Se le escapó un gemido y sollozó.
—No llores, compadre, ¿no tuviste tu capricho acaso? —lo consoló Adelita, volviendo a pasar la pierna por sobre la cabeza del llorón y tumbándose a su lado.
Por lo visto, ninguno de los dos veía a Egon Schiele, o su doble, haciendo equilibrio a un metro encima de ellos, en lo alto de la escalera y ayudándose a no caer, a guardar el centro de gravedad, gracias a esa inmensa verga que se mecía suavemente sobre la cama, luciendo en la escasa luz sus delicados pliegues sonrosados y las alegres venitas del lomo. Y, sin duda, tampoco lo oían. Ella sí, clarísimo. Repetía entre dientes, como un mantra, chillón y beligerante: «Soy el más tímido de los tímidos. Soy divino».
—Descansa, prima, qué haces ahí, la función ya terminó —le dijo Adelita, con cariño.
—Que no se vayan, antes pégales. No las dejes irse. ¡Pégales, pégales fuerte a las dos!
Era Fonchito, naturalmente. No, no el pintor concentrado en su tarea de abocetarlos. Era el niño, su entenado, el hijo de Rigoberto. ¿Estaba ahí, él también?
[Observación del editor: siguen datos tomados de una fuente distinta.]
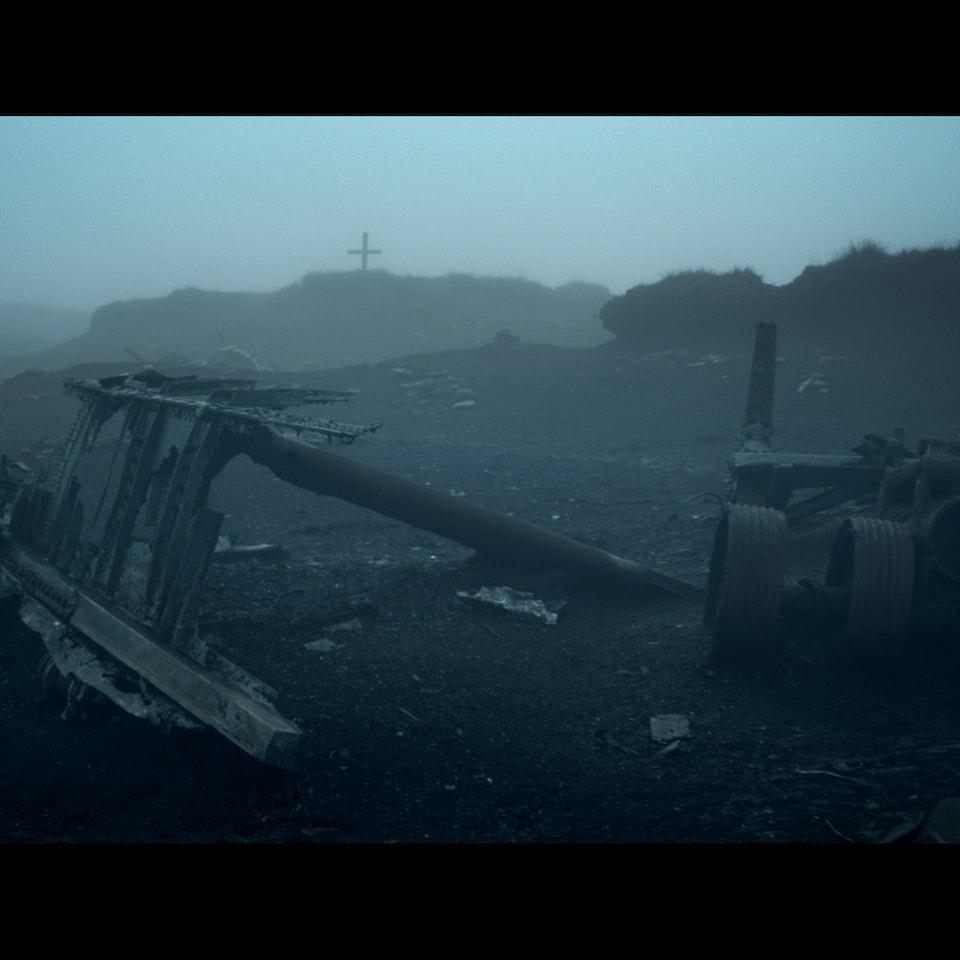 DARK PEAK (2014) - feature teaser Untitled_1.2.21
Sí. ¿Dónde? En alguna parte, segregado por las sombras del cuarto de las maravillas. Quieta, encogida, desexcitada, aterrada, cubriéndose los pechos con las manos, doña Lucrecia miró a la derecha, buscó a la izquierda. Y, por fin, los encontró, reflejados en un gran espejo de luna donde se vio ella también, repetida como una modelo de Egon Schiele. La medialuz no los disolvía; más bien, daba al padre y al hijo, sentados uno junto a otro —aquél observándolos con benevolencia afectuosa y, éste, sobreexcitado, la angelical carita congestionada de tanto gritar «Pégales, pégales» — en un sillón que parecía un palco encaramado sobre el proscenio de la cama.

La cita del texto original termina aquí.